No mesmo tópico, a nota destaca a importância da homologação dos acordos pela 5ª Câmara de Revisão, a qual possui condições de verificar e atestar se os interessados na leniência teriam realizado escolha proposital de membros do MPF para negociar e celebrar o acordo, a fim de subtrair a legítima atuação de membros que o interessado teria ciência não serem favoráveis ao acordo.

Em outro tópico, a Nota Técnica discute a relevante questão da homologação judicial dos termos de adesão, pois, apesar do nome, esses implicam, pela sua natureza, colaboração premiada, que deve observar a legislação vigente, como a própria nota reconhece. Por consequência, o termo de adesão deve ser submetido a homologação judicial, como preconiza o artigo artigo 4º, § 7º, da Lei 12.850/2013, o que deve ser realizado pelo juiz competente para processamento e julgamento dos fatos tratados no termo de adesão, sempre observadas as regras de conexão e continência.

Aqui, deveria pouco importar se a adesão é concomitante ao acordo, ou posterior, pois o princípio do juiz natural deveria sempre prevalecer. Mas a Nota Técnica suscita que as adesões posteriores deveriam ser reconhecidas como tendo conexão instrumental com as primeiras adesões, a fim de evitar uma “pulverização” da colaboração em vários juízos (medida similar à que se busca pela concentração de causas no Juízo da 13ª Vara Federal de Curitiba/PR).

Em tópico derradeiro, a nota técnica discute os benefícios a serem concedidas para a pessoa física. Em resumo, haveria um acordo referencial, a partir do qual poderia haver negociações individuais. Não se discute, porém, como ajustá-los à vista dos benefícios já concedidos para a pessoa jurídica (ela própria já sob a obrigação de enviar diversos documentos e informações que seriam passíveis de delação pelos indivíduos). Apenas se suscita que eles devem ser proporcionais e adequados seja à vista de caracteres subjetivos e objetivos do colaborador, seja à luz da posição dos demais colaboradores signatários.

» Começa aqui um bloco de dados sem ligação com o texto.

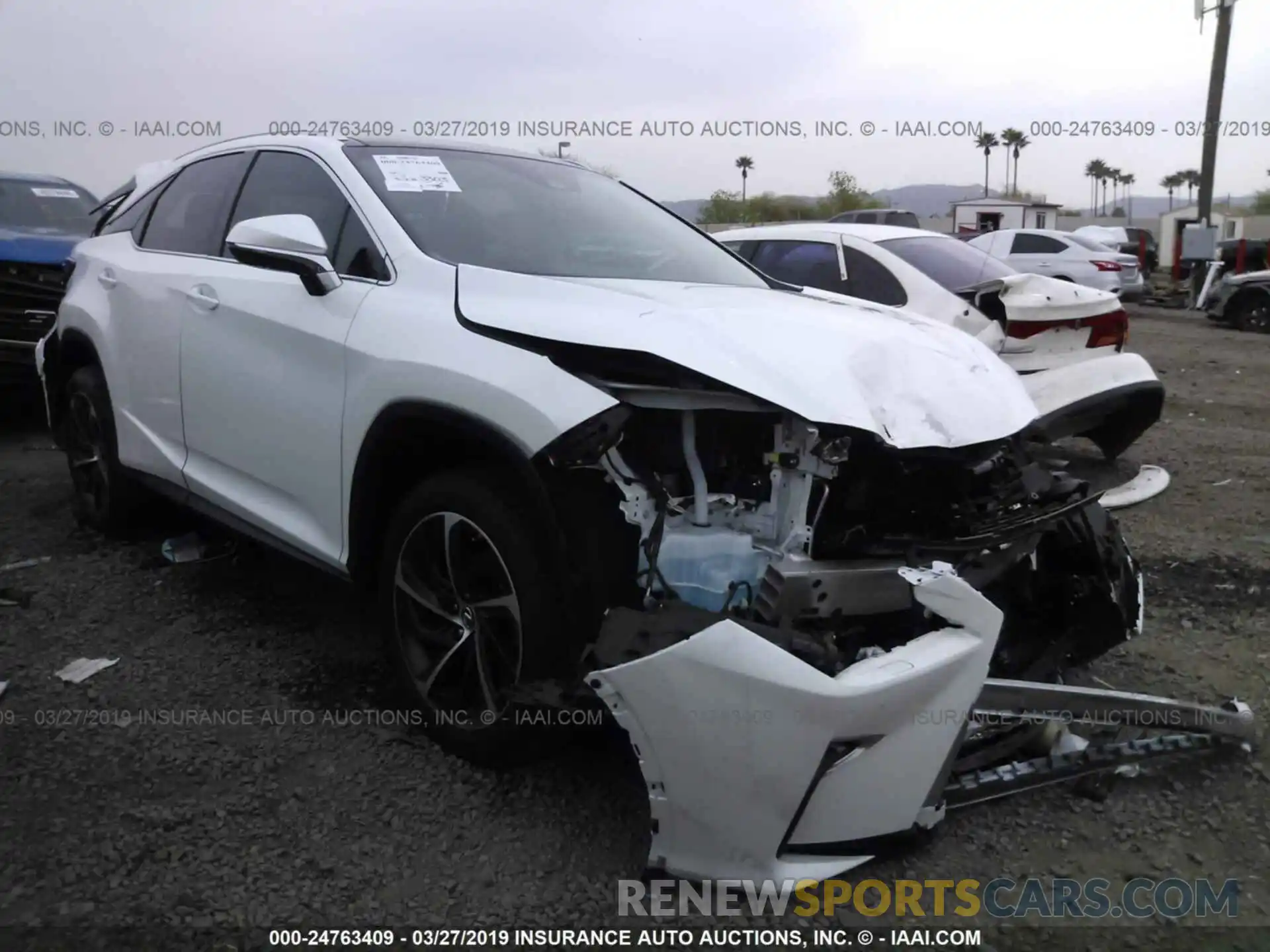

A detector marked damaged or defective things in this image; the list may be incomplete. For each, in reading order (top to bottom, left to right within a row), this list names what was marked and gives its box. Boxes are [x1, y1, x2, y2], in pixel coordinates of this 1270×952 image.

crumpled hood [0, 228, 81, 265]
crumpled hood [457, 265, 1041, 452]
crumpled hood [980, 271, 1122, 325]
detached front bumper cover [584, 563, 1000, 883]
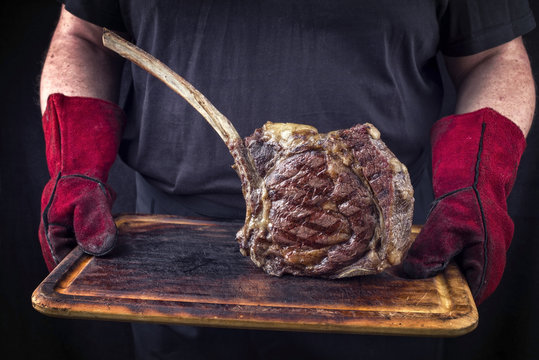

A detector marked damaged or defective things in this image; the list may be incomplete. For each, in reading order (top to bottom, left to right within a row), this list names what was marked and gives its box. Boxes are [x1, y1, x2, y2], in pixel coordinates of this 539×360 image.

burnt cutting board [31, 214, 478, 334]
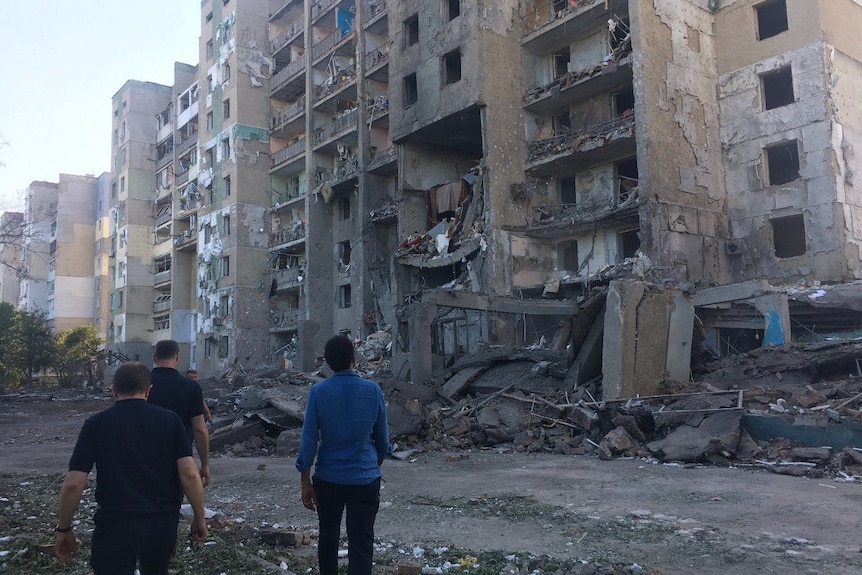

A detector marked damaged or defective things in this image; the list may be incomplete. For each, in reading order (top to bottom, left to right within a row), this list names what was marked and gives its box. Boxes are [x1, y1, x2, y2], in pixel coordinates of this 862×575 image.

broken window [756, 0, 788, 40]
broken window [446, 49, 466, 84]
broken window [556, 47, 572, 79]
broken window [616, 86, 636, 116]
broken window [764, 66, 796, 110]
damaged apartment building [98, 1, 860, 388]
broken window [560, 177, 580, 206]
broken window [616, 158, 640, 205]
broken window [768, 141, 804, 186]
broken window [560, 241, 580, 272]
broken window [620, 228, 640, 260]
broken window [772, 215, 808, 258]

As duas notas técnicas tratadas servem de importante e rico roteiro ao estudo de acordos de leniência e aos termos de adesão por pessoas físicas. A riqueza de situações fáticas nelas tratadas constitui mais que guia explicativo ao intérprete, mas também revelam a evolução do posicionamento do Ministério Público Federal como instituição no tratamento extramemente delicado desses temas, além de fornecer balizas principiológicas e de interpretação para a atuação em casos concretos.

*Fernando Barboza Dias e Thiago de Paula Ribeiro são sócios do De Paula Dias Sociedade de Advogados.